Miguel Fraticelli, smoker, said, "Makes me feel trapped. I put myself in this predicament, so I have to pay, but I feel trapped.”

That’s what we heard from a number of smokers. The reason is the tobacco tax. Even some non-smokers surprised us when they too told us it’s another way for the state to get people's money. New York has the highest tobacco tax in the nation.

The average state tax on tobacco is $1.53 per pack. The lowest is Missouri with just 17 cents a pack.

New York rings up $4.35 per pack. To give you some perspective in 2000, it was $1.11.

Lawmakers say it is a money maker for the state, but it's also about deterring people from smoking.

Dr. Scott McIntosh said, “It is a very effective public health approach. For every 10% overall increase in the total cost if cigarettes, there is a real, up to, 7% decline in smoking.”

Amanda Ciavarri asked, “Explain to me how this is working, is this stopping kids from starting smoking?

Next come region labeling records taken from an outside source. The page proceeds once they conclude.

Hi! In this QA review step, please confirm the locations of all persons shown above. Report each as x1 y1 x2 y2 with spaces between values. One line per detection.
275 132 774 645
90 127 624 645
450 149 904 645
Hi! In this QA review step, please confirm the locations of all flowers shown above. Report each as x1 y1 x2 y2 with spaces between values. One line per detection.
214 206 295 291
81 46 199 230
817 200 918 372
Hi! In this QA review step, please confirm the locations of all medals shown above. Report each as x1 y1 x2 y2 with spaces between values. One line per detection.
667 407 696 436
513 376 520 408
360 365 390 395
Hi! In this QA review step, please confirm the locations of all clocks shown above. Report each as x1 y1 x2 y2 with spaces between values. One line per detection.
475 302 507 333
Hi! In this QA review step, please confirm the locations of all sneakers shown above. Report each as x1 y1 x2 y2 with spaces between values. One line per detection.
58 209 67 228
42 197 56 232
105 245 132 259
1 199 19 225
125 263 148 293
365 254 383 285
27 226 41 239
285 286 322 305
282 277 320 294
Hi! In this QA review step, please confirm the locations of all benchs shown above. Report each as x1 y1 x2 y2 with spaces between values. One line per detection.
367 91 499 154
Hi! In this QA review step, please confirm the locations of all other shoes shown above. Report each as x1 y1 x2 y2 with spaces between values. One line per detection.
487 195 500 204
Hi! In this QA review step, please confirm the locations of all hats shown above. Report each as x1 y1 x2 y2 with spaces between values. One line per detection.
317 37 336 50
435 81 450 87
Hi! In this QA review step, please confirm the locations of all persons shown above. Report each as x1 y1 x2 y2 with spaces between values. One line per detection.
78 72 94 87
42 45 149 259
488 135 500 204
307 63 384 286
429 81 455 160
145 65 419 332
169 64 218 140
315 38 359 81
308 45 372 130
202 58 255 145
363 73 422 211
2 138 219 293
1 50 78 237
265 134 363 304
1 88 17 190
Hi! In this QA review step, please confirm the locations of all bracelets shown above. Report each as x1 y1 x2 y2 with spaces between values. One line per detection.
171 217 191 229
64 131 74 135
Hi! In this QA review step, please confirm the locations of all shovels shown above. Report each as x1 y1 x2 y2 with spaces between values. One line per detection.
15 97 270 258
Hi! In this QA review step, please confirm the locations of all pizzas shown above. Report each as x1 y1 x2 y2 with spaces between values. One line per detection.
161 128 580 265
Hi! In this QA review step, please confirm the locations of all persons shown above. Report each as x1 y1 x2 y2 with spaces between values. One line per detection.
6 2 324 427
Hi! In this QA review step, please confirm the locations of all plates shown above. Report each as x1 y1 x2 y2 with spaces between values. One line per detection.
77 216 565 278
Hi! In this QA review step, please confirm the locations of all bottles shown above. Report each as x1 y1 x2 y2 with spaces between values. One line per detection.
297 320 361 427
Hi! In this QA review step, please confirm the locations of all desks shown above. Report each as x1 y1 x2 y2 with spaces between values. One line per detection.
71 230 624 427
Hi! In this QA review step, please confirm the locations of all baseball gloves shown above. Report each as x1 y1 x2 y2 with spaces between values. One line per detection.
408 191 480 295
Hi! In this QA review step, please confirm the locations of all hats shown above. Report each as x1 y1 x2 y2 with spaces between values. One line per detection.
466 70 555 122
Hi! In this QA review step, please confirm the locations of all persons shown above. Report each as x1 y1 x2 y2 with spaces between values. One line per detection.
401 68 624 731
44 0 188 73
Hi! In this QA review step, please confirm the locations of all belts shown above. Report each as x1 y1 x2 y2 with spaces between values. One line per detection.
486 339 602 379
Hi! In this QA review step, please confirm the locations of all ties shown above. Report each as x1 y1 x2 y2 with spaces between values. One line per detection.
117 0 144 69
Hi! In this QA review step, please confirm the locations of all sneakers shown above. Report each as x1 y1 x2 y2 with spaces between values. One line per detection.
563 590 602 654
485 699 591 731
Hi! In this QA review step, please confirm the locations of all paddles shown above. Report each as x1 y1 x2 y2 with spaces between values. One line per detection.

Is this deterring the person who has smoked for 20 years from continuing smoking or a little of both?”

McIntosh said, “A little of both. It comes down to disposable income. People with less access to disposable income are affected the most.”

News10NBC also asked Dr. Scott McIntosh from UR Medicine and the American Cancer Society how many people smoke in New York State. He says it's 16 percent of adults. That's about one out of every six men and women. The stats are about the same for teenagers. But the very people this tax is supposed to help are not so convinced it is helping them quit.

Samuel Baker, smoker, said, “We are dealing with nicotine, that's a drug, when you need nicotine, that's one of the hardest habits to kick. I don't see them using that money for campaigns to stop smoking. Most of that money goes into the general fund, so the government is talking about helping us; they are really just helping themselves.”

Whether you smoke or not, you might be shocked to hear where a majority of the tobacco tax money ends up. According to the Centers for Disease Control and Prevention, from 1998 to 2010, the state collected $244 billion from the tax. Only three percent or $8.1 billion was earmarked for tobacco control efforts, which includes a state hotline and website that offers free resources, all to help smokers kick the habit.

This study is over a 12 year period, so how does the tobacco tax break down year-to-year for control efforts?

McIntosh said, “They give $39 million for the operating budget for the Bureau of Tobacco Control. The CDC says that should be $203 million and just five years ago, it was at $85 million.”

With a whopping 97 percent of this tax going into the general fund, just like the tax you pay on gas, sales tax and state fees your charged including your car inspection, is this tax really just a money grab after all?

Ciavarri asked, “If this tax is about deterring people, how can they say the high tax on businesses is not about deterring business?”

Assembly Minority Leader Brian Kolb said, “Well, your logic is perfect and right on.”

Assembly Minority Leader Brian Kolb feels this is an unfair tax, because it targets a group of people. He says he supports efforts for helping people to quit, but doesn't think the tax is the best way for that.

Kolb said, “Educate them about health effects and the more you can do that the more educational and better choices they may, rather than tax.”

If you know someone who smokes and wants help quitting, they can call the state quit line at 1-866-NY-QUITS or go to www.nysmokefree.com.